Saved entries
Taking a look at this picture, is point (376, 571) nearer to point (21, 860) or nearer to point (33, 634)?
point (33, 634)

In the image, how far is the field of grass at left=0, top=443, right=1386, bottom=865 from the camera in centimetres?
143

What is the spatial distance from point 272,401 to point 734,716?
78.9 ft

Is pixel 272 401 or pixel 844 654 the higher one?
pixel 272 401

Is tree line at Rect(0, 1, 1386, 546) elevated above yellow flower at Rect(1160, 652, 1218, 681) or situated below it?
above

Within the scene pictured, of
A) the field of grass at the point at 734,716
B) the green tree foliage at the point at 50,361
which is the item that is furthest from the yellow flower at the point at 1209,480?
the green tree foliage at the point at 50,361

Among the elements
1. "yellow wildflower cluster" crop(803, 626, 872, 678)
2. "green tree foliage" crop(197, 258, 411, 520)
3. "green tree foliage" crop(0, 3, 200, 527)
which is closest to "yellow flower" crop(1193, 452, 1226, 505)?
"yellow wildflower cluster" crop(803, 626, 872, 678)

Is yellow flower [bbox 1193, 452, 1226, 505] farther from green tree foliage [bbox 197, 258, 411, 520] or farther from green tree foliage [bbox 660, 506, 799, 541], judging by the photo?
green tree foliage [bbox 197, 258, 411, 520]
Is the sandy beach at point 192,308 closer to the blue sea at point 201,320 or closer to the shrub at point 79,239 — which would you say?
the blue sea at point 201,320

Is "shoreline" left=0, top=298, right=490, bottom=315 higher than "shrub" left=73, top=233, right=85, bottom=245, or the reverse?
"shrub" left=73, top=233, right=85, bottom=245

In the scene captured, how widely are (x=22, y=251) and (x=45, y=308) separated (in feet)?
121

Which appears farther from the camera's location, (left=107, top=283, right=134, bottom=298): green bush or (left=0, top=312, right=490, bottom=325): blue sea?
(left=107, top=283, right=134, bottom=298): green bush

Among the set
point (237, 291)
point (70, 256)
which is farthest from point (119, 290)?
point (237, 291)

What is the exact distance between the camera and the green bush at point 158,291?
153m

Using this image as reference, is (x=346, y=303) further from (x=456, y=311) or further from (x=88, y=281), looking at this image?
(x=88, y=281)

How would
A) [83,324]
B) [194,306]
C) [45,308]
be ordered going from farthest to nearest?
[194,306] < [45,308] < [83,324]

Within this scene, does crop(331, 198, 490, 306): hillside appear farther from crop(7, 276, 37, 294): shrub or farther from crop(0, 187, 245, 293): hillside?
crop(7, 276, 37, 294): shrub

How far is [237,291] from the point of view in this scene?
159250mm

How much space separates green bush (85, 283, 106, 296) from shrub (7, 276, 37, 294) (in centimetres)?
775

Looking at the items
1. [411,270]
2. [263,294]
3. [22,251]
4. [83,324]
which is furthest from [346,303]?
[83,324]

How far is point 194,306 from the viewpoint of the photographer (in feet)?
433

> _GIVEN EXERCISE_
Type out the whole listing above again, exactly as it stands.

> _REPLY TO THE EXERCISE_
Taking a look at this picture, is point (376, 571) nearer to point (21, 860) or nearer to point (33, 634)?
point (33, 634)

In the image, how far is the field of grass at left=0, top=443, right=1386, bottom=865 from the camera in centimetres?
143

What is the spatial distance from point 272,401 to point 734,716?
78.9 ft

Is pixel 272 401 or pixel 844 654 the higher one?
pixel 272 401

Is tree line at Rect(0, 1, 1386, 546) elevated above yellow flower at Rect(1160, 652, 1218, 681) or situated below it?
above

Within the scene pictured, of
A) the field of grass at the point at 734,716
B) the green tree foliage at the point at 50,361
which is the item that is furthest from the yellow flower at the point at 1209,480?
the green tree foliage at the point at 50,361

Among the elements
1. "yellow wildflower cluster" crop(803, 626, 872, 678)
2. "green tree foliage" crop(197, 258, 411, 520)
3. "green tree foliage" crop(0, 3, 200, 527)
which is closest to "yellow flower" crop(1193, 452, 1226, 505)?
"yellow wildflower cluster" crop(803, 626, 872, 678)

Is yellow flower [bbox 1193, 452, 1226, 505] farther from green tree foliage [bbox 197, 258, 411, 520] or farther from green tree foliage [bbox 660, 506, 799, 541], judging by the photo?
green tree foliage [bbox 197, 258, 411, 520]
Is the sandy beach at point 192,308 closer to the blue sea at point 201,320 or closer to the shrub at point 79,239 — which would you say?
the blue sea at point 201,320

Is "shoreline" left=0, top=298, right=490, bottom=315 higher than "shrub" left=73, top=233, right=85, bottom=245, or the reverse?
"shrub" left=73, top=233, right=85, bottom=245

In the scene captured, how widely are (x=22, y=251) and (x=45, y=308) separated (in feet)?
121

Which appears farther from the camera's location, (left=107, top=283, right=134, bottom=298): green bush or (left=0, top=312, right=490, bottom=325): blue sea?
(left=107, top=283, right=134, bottom=298): green bush

Among the set
point (237, 291)
point (70, 256)
which is farthest from point (119, 290)?
point (237, 291)

What is the exact distance between the camera and the green bush at point 158,291?
153m

Using this image as reference, is (x=346, y=303) further from (x=456, y=311) or further from (x=88, y=281), looking at this image?
(x=88, y=281)

How would
A) [83,324]
B) [194,306]
C) [45,308]
be ordered going from farthest to nearest?
[194,306] < [45,308] < [83,324]

Within this scene, does crop(331, 198, 490, 306): hillside appear farther from crop(7, 276, 37, 294): shrub or farther from crop(0, 187, 245, 293): hillside?
crop(7, 276, 37, 294): shrub

How far is [237,291] from the point of view in this scene?
159250mm

How much space separates green bush (85, 283, 106, 296) from shrub (7, 276, 37, 294) (in centimetres)?
775

Looking at the items
1. [411,270]
2. [263,294]
3. [22,251]
4. [83,324]
which is furthest from [346,303]?
[83,324]

How far is point 194,306 from the viewpoint of the photographer (in feet)?
433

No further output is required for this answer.